Ждать долго не пришлось, буквально через пять минут после моего прихода Абрамянц привёл девочку. Девочка пребывала в состоянии пьянючести в дым. На даму она больше не походила. Красотой здесь и не пахло и, кстати, пахло прескверно. Я её начал раздевать и, ещё не доведя дело до конца, ужаснулся фигуре — широкая, плоская, ни груди, ни талии, ни задницы. Она даже не варнякала, она была в состоянии анабиоза. Я начал трезветь. Желания во мне значительно поубавилось. Но делать нечего — план, есть план. Поставил я её под холодный душ, потом отвёл в сауну, в надежде на возрождение хотя бы моих сексуальных влечений. Но в сауне её полностью развезло, я видел, что ещё немного и её начнёт тошнить. Не дай Бог на деревянный пол! С большим трудом я снёс это мясо вниз и бросил на кафельный пол под душ. Включил воду. Сам сел на лежак, закурил и закручинился. Полный облом, приподнятости организма как ни бывало!
В дверь постучали.
— Чего там?
— Геныч, ну ты скоро? — голос Кириченко.
— Скоро.
— Давай быстрей, сил нет.
Шаги удалились. Посмотрел я ещё раз на бездыханное тело, плюнул и начал одеваться. Не успел я полностью одеться, как Кириченко уже колотил в дверь непрерывно.
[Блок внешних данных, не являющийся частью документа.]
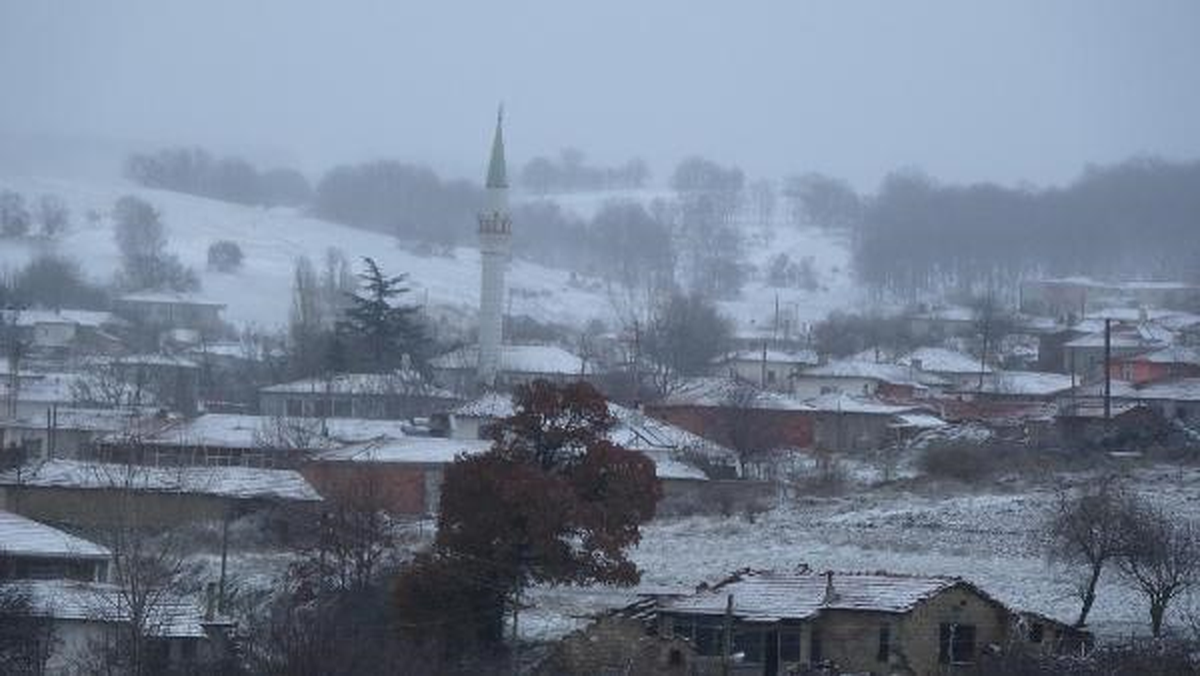 Kırklareli\'de Kar Yağışı Başladı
— Открывай, открывай! Я не могу уже!
— Гена, пожалюйста, открой побыстрее! — добавился к голосу Кириченко испуганный голос Тёмы.
— Сейчас, уже иду, сейчас.
Я с трудом поворачивал ключ в замке, так как дверь трещала под напором Кири. Наконец мне удалось открыть замок, дверь немедленно распахнулась, чуть не сбив меня с ног. Я прижался к стене, мимо промчался Кириченко, босиком без штанов в одной только расстегнутой гимнастерке.